In the entries that follow, repeat exactly the lines from the one that has "Kevin Harvick, driver" through the one that has "hat and bag at the beach", but omit pictures.

- SUPPLIED DATA
# # # #

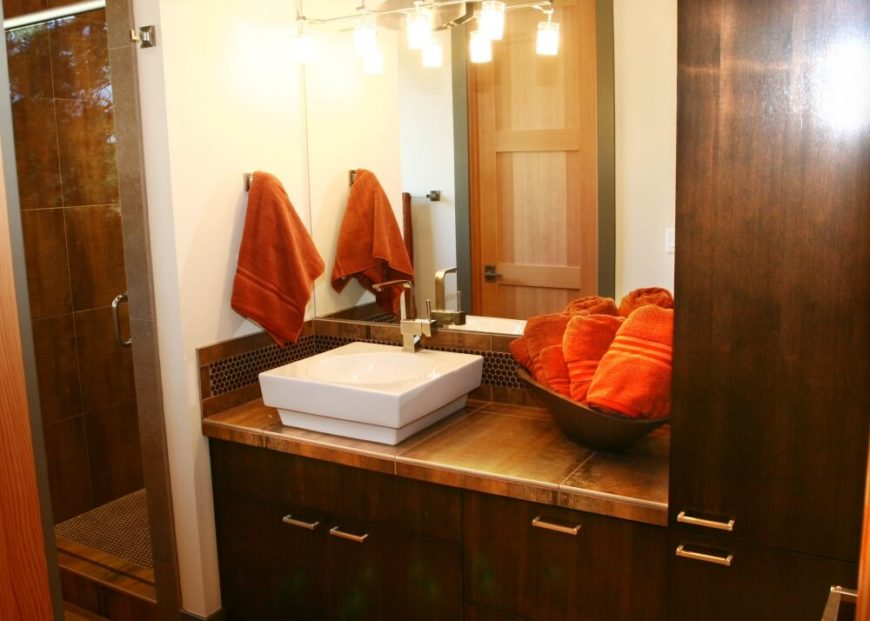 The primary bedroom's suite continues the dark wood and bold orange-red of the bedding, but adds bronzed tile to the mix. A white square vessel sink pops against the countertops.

# # # #

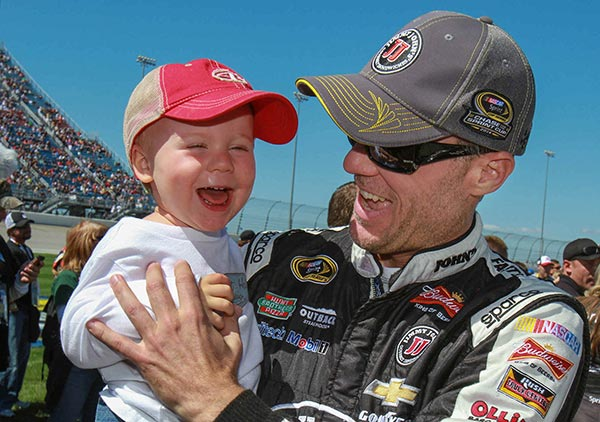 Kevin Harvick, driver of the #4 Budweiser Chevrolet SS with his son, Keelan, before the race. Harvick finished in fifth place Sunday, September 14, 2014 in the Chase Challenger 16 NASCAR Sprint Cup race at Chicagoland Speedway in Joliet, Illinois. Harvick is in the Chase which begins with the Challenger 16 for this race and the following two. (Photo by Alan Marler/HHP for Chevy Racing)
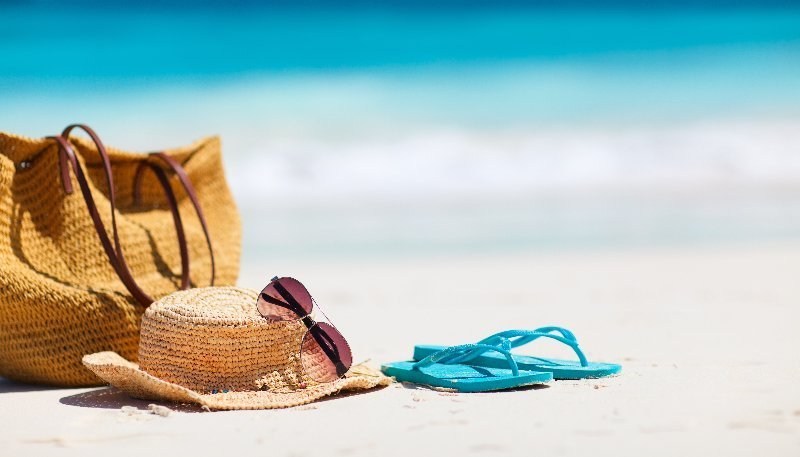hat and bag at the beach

# # # #

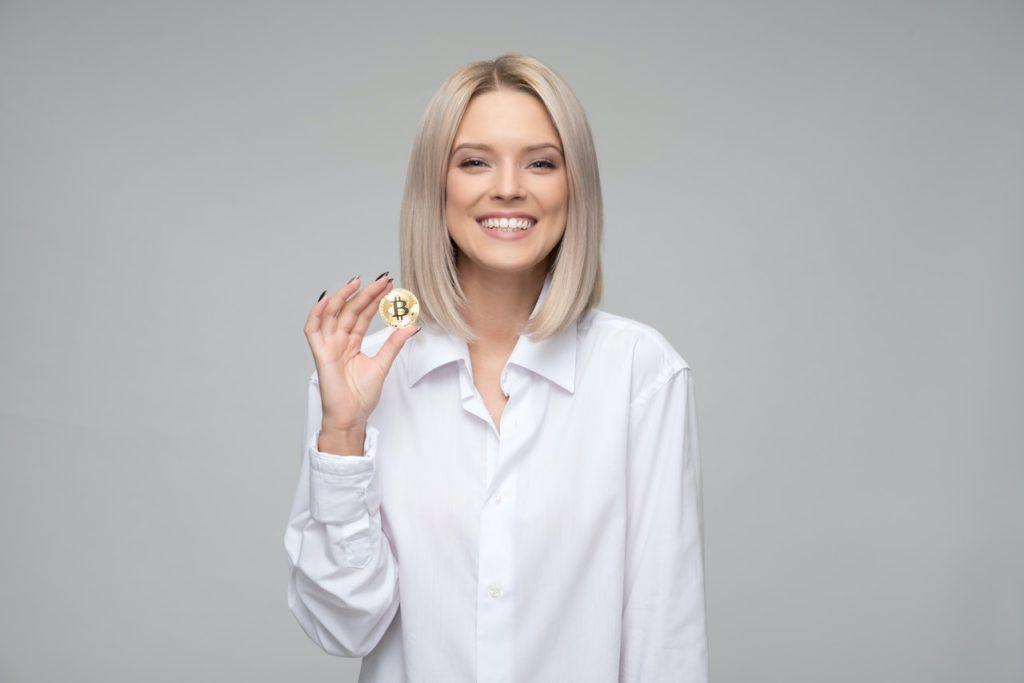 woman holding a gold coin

# # # #

- THE ANSWER
 Kevin Harvick, driver of the #4 Budweiser Chevrolet SS with his son, Keelan, before the race. Harvick finished in fifth place Sunday, September 14, 2014 in the Chase Challenger 16 NASCAR Sprint Cup race at Chicagoland Speedway in Joliet, Illinois. Harvick is in the Chase which begins with the Challenger 16 for this race and the following two. (Photo by Alan Marler/HHP for Chevy Racing)
hat and bag at the beach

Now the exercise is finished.